Réunion de travail au centre al-Ghurair de l’AUB. Photo ANI
Le centre Abdulla al-Ghurair pour l’enseignement et l’apprentissage numériques de l’Université américaine de Beyrouth (AUB) a formé, « dans le cadre des efforts visant à accompagner les développements mondiaux dans l’enseignement supérieur », un nouveau comité de pilotage pour mener à bien l’orientation stratégique du centre.
Les cinq membres du comité sont Heike Harmgart, directrice générale de la Banque européenne pour la reconstruction et le développement (BERD) pour la région du sud et de l’est de la Méditerranée ; Alexis Lecanuet, directeur général régional d’Accenture au Moyen-Orient; Samer Abou-Ltaif, vice-président et président de Microsoft pour le Moyen-Orient et l’Afrique ; Sonia ben Jaafar, PDG de la Fondation Abdulla al-Ghurair pour l’éducation ; et Alan Shihadeh, doyen de la faculté d’ingénierie et d’architecture Maroun Semaan de l’AUB.
Lors de la réunion inaugurale, les membres du comité ont participé à des sessions de dialogue avec l’équipe du centre afin d’aligner les stratégies de l’enseignement supérieur dans la région et offrir aux étudiants une expérience d’apprentissage positive et interactive qui soit numérique, adaptable et dynamique.

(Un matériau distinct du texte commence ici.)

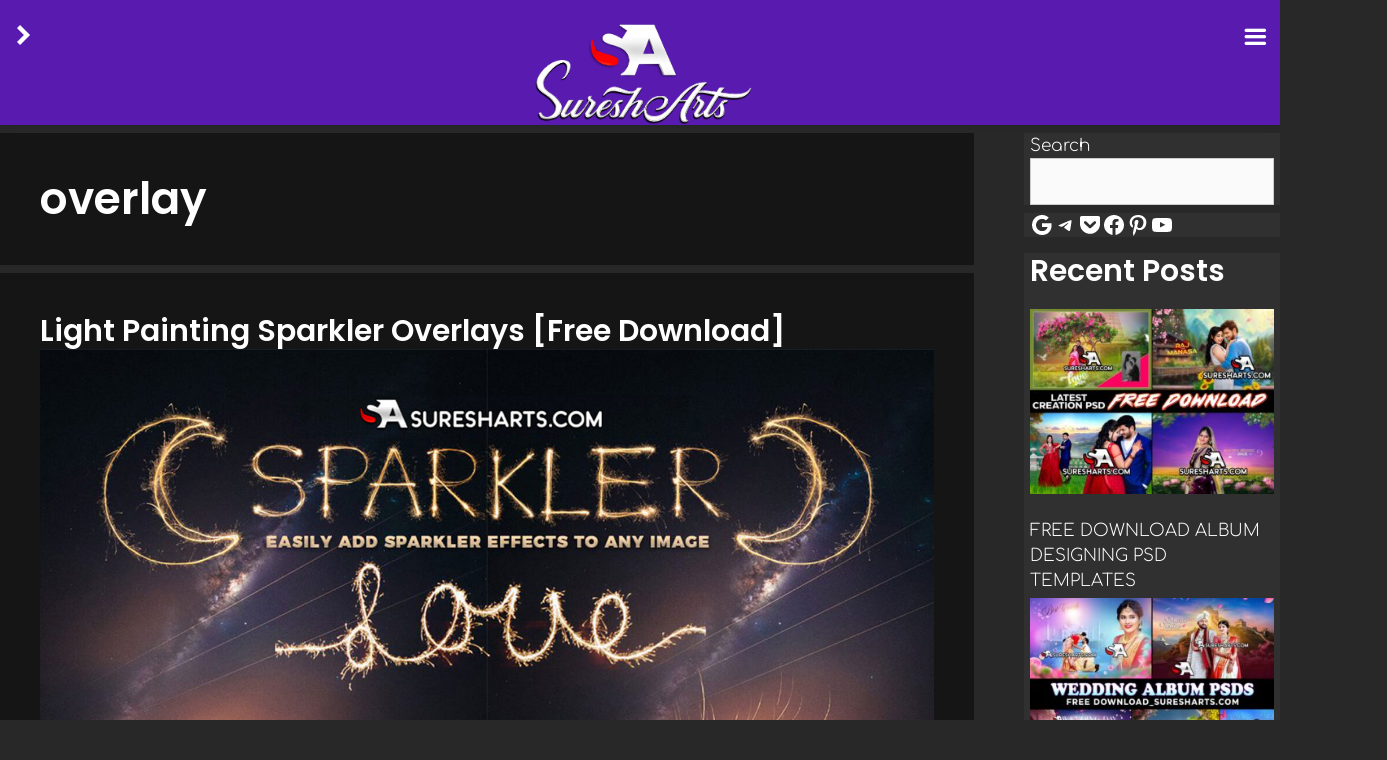

--- FILE ---
content_type: text/html; charset=utf-8
request_url: https://www.google.com/recaptcha/api2/aframe
body_size: 269
content:
<!DOCTYPE HTML><html><head><meta http-equiv="content-type" content="text/html; charset=UTF-8"></head><body><script nonce="JvOL9QrwPQqUPuBZO4hwpw">/** Anti-fraud and anti-abuse applications only. See google.com/recaptcha */ try{var clients={'sodar':'https://pagead2.googlesyndication.com/pagead/sodar?'};window.addEventListener("message",function(a){try{if(a.source===window.parent){var b=JSON.parse(a.data);var c=clients[b['id']];if(c){var d=document.createElement('img');d.src=c+b['params']+'&rc='+(localStorage.getItem("rc::a")?sessionStorage.getItem("rc::b"):"");window.document.body.appendChild(d);sessionStorage.setItem("rc::e",parseInt(sessionStorage.getItem("rc::e")||0)+1);localStorage.setItem("rc::h",'1769047632770');}}}catch(b){}});window.parent.postMessage("_grecaptcha_ready", "*");}catch(b){}</script></body></html>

En outre, le comité a reçu un rapport complet sur la mission, les buts, les objectifs spécifiques et la stratégie du centre pour les années à venir, ainsi qu’un résumé des progrès réalisés à ce jour. Ceux-ci comprennent le lancement de quatre programmes, la création et la numérisation de plus de vingt cours, ainsi que la mise en place de nouveautés en matière de marketing et de recrutement. L’équipe du centre a également présenté les principaux défis auxquels elle a été confrontée et a demandé des recommandations au comité sur la voie à suivre dans l’avenir.
En ce qui concerne les prochaines étapes, le comité a convenu d’intensifier les efforts du centre pour établir des partenariats avec le secteur privé, assurer la facilitation des programmes du centre pour les jeunes défavorisés et élargir l’accès à une éducation de haute qualité dans toute la région arabe. Les membres du comité ont souligné l’importance d’avoir des apprenants rejoignant un système d’éducation qui leur offre un soutien, une orientation professionnelle et des conseils de santé. Concernant une question centrale : « Un apprenant peut-il avoir une meilleure opportunité de gagner sa vie ? » les membres du comité ont précisé que le parcours de l’étudiant devrait inclure un suivi régulier, une communication et un mentorat même après l’achèvement du programme.
« Les employeurs et les chefs d’entreprise déplorent souvent le décalage entre ce que les étudiants apprennent à l’université et les compétences et les connaissances qu’ils possèdent à leur entrée sur le marché du travail. Il ne fait aucun doute que l’enseignement universitaire doit intégrer les carrières futures et la préparation à l’emploi », a déclaré Sonia ben Jaafar. Elle a poursuivi : « Le centre al-Ghurair s’est engagé à promouvoir l’innovation dans l’éducation, à accroître l’accès à une éducation de qualité, à en faire bénéficier la jeunesse arabe et à combler le fossé entre l’éducation et l’emploi. »
Quant au Dr Srour, directeur du centre, il a rappelé « qu’en plus de servir d’école ouverte que les étudiants peuvent rejoindre à n’importe quelle étape de leur carrière, le centre agit comme un facilitateur de la transformation numérique grâce à des partenariats, des programmes conjoints et d’autres voies de collaboration ».